_YOUR TASK_. Do not include the pictures; repeat the rest of the data exactly.

_EXERCISE DATA_.
####################
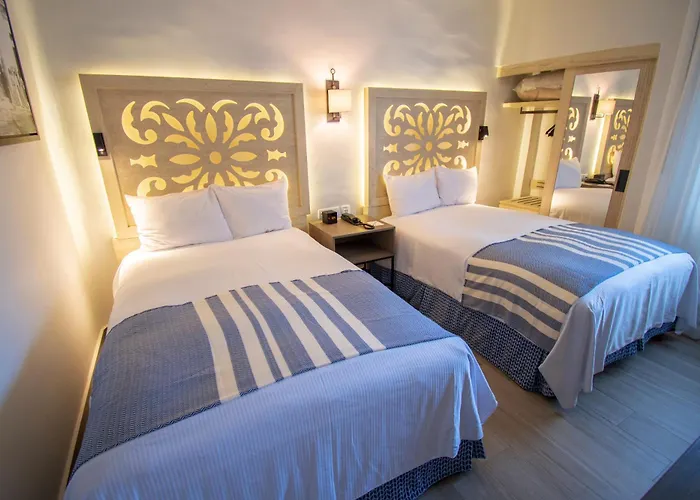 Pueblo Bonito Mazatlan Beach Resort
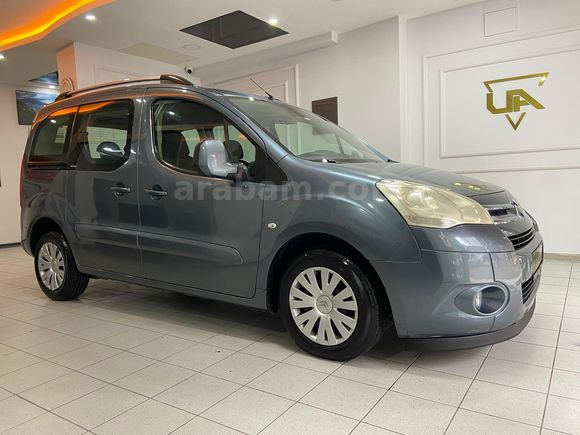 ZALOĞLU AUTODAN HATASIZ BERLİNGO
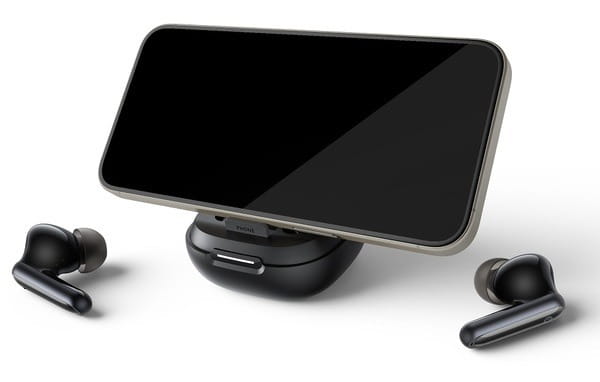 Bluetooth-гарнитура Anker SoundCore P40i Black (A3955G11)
####################
_TASK ANSWER_.
 Pueblo Bonito Mazatlan Beach Resort
 ZALOĞLU AUTODAN HATASIZ BERLİNGO
 Bluetooth-гарнитура Anker SoundCore P40i Black (A3955G11)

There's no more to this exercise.